Extracted records:
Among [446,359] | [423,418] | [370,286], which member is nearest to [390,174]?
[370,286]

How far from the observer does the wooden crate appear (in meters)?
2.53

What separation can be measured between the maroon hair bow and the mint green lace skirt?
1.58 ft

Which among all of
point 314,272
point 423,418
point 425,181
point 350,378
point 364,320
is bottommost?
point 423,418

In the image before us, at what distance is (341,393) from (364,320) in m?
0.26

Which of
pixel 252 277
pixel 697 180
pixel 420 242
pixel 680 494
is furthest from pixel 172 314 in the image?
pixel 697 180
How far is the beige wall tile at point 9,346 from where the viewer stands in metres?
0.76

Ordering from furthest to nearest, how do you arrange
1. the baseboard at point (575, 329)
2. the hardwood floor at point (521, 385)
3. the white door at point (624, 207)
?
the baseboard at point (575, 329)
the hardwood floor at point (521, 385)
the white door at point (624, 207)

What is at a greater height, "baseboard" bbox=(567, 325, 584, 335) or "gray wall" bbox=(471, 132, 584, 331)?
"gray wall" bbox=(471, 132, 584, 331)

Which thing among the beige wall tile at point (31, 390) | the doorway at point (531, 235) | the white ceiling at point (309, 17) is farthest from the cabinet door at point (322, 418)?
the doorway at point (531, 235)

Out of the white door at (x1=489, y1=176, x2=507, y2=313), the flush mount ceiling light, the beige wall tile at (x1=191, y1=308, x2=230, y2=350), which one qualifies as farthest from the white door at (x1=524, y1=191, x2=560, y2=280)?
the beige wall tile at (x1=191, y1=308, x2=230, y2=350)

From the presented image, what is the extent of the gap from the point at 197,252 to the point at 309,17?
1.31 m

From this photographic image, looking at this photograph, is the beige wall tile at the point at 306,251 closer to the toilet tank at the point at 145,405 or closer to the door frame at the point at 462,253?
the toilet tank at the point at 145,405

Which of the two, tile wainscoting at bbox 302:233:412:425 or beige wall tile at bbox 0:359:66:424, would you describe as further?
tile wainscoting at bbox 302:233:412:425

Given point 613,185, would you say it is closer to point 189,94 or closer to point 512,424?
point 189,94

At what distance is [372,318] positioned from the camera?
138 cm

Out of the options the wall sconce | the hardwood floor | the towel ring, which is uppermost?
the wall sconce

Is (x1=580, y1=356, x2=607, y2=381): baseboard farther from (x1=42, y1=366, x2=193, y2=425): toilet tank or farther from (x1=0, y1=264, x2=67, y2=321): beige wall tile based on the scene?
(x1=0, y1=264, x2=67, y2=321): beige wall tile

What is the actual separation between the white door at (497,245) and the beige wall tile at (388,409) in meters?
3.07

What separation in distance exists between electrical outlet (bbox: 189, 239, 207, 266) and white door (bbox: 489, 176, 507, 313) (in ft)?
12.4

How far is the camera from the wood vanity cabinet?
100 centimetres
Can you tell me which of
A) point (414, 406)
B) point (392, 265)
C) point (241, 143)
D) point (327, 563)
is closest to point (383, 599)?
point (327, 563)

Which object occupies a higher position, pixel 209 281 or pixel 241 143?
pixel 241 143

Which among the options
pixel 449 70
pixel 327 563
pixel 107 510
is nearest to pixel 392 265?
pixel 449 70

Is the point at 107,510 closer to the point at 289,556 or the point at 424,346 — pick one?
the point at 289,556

What is expected: Lay out the lines of the entries, from the line containing "What separation in" through the last line of the entries, as a Markdown table with the columns Row and Text, numbering each line in Row and omitting blank lines.

Response to this exercise:
| Row | Text |
|---|---|
| 1 | What separation in distance exists between electrical outlet (bbox: 189, 239, 207, 266) and white door (bbox: 489, 176, 507, 313) (in ft)? |
| 2 | 12.4 |
| 3 | How far is the camera from the wood vanity cabinet? |
| 4 | 100 centimetres |
| 5 | Can you tell me which of |
| 6 | A) point (414, 406) |
| 7 | B) point (392, 265) |
| 8 | C) point (241, 143) |
| 9 | D) point (327, 563) |
| 10 | is closest to point (383, 599)? |
| 11 | point (327, 563) |
| 12 | Which object occupies a higher position, pixel 209 281 or pixel 241 143? |
| 13 | pixel 241 143 |
| 14 | Which among the options |
| 15 | pixel 449 70 |
| 16 | pixel 327 563 |
| 17 | pixel 107 510 |
| 18 | is nearest to pixel 392 265? |
| 19 | pixel 449 70 |
| 20 | Is the point at 107,510 closer to the point at 289,556 or the point at 424,346 — pick one? |
| 21 | the point at 289,556 |